Task statement —
In the records below, find the line containing "kingdom: Animalia" and retype it and every line after it exactly, adding nothing.

(Stored items)
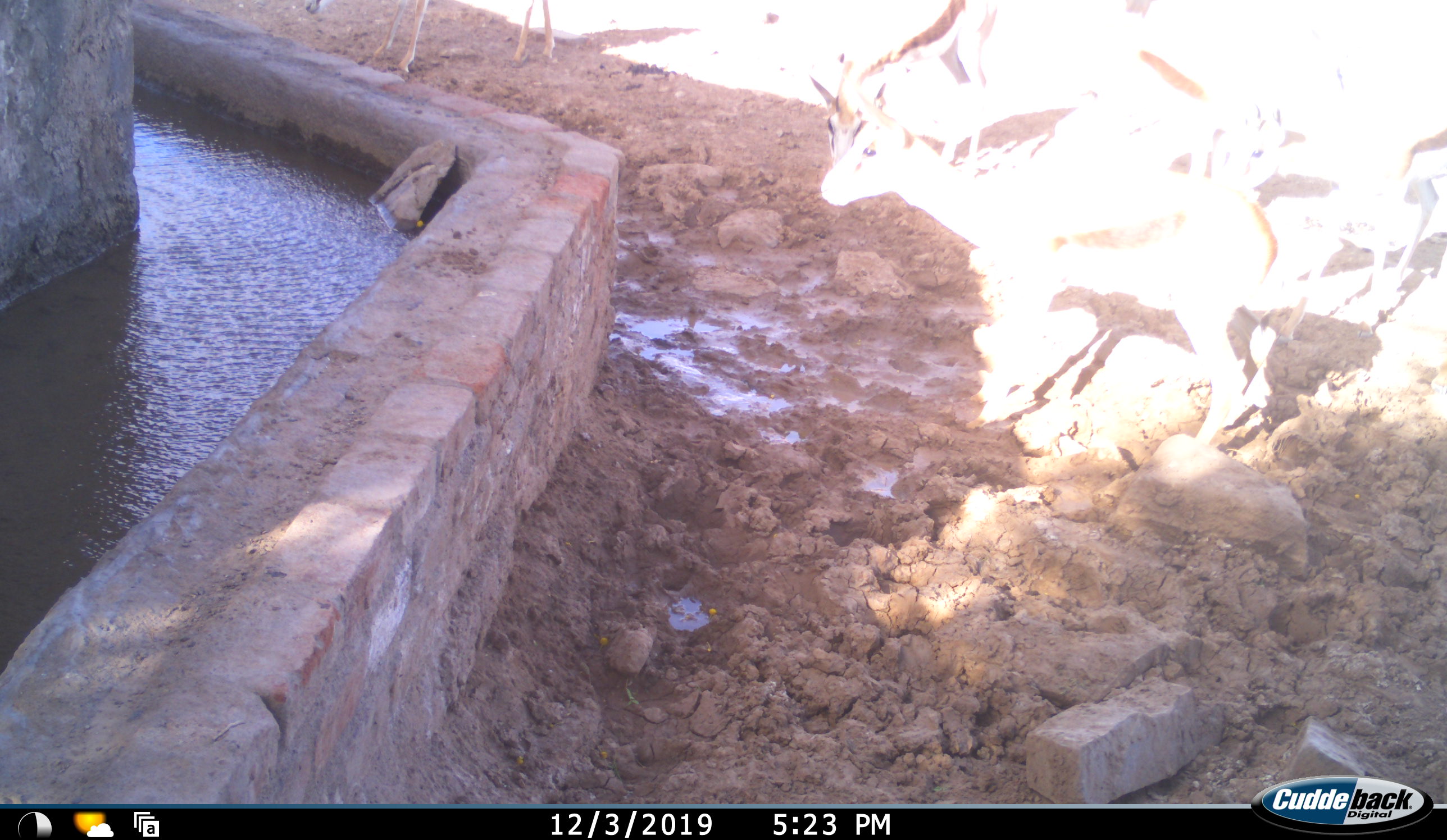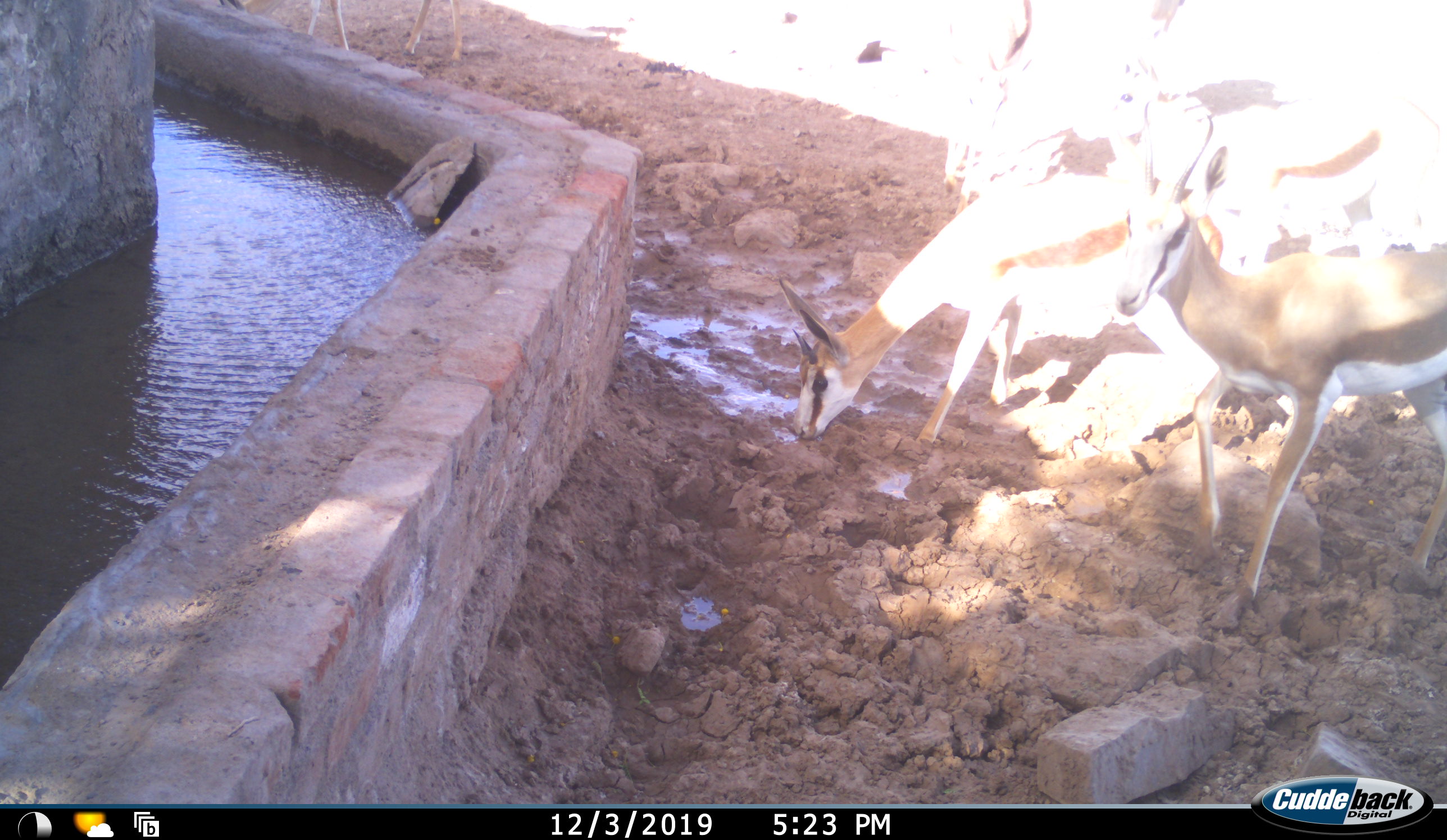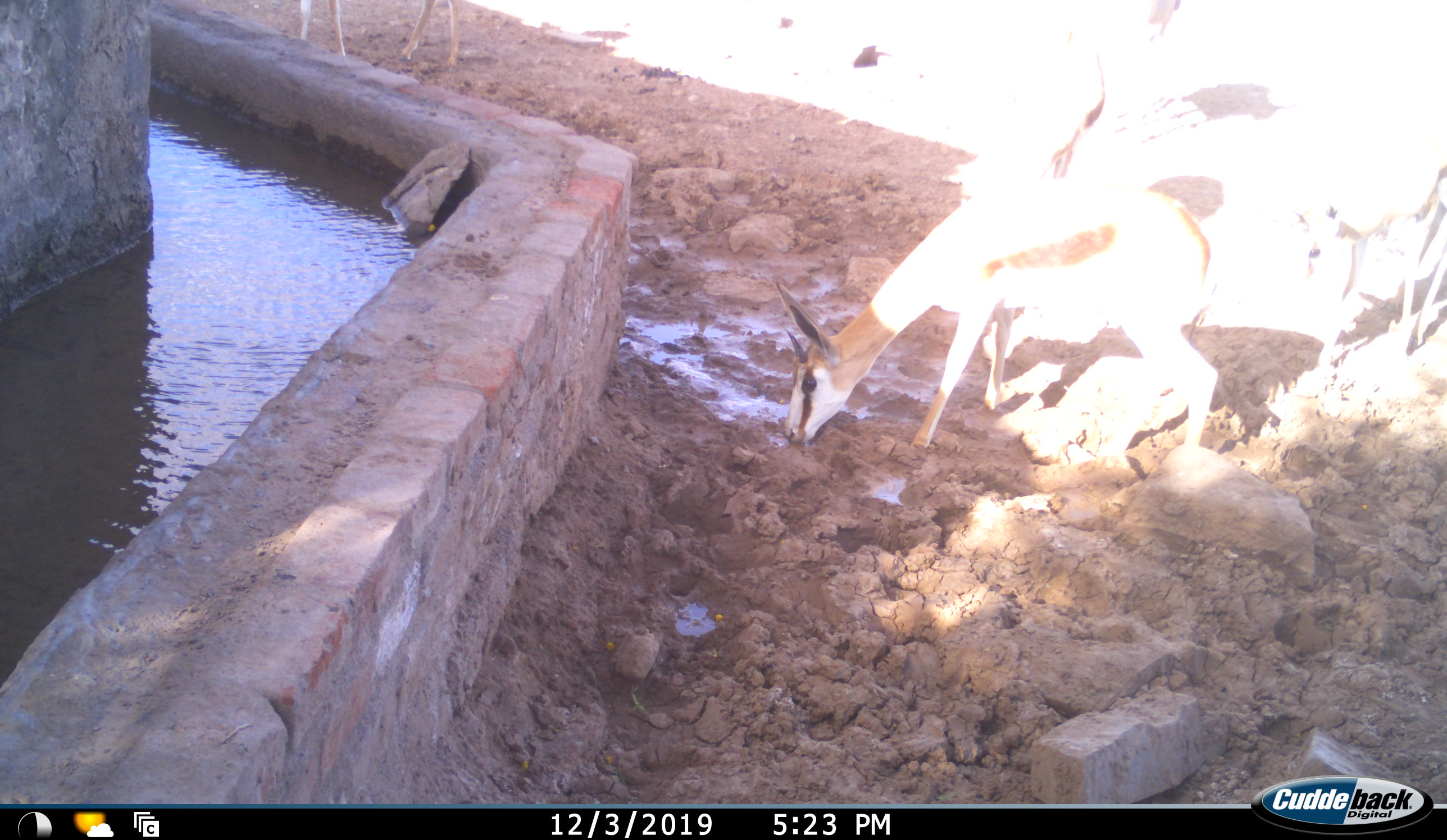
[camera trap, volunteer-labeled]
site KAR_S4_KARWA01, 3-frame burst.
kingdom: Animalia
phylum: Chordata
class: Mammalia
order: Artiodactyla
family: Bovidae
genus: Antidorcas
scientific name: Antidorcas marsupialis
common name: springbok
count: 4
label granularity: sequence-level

Final answer —
kingdom: Animalia
phylum: Chordata
class: Mammalia
order: Artiodactyla
family: Bovidae
genus: Antidorcas
scientific name: Antidorcas marsupialis
common name: springbok
count: 4
label granularity: sequence-level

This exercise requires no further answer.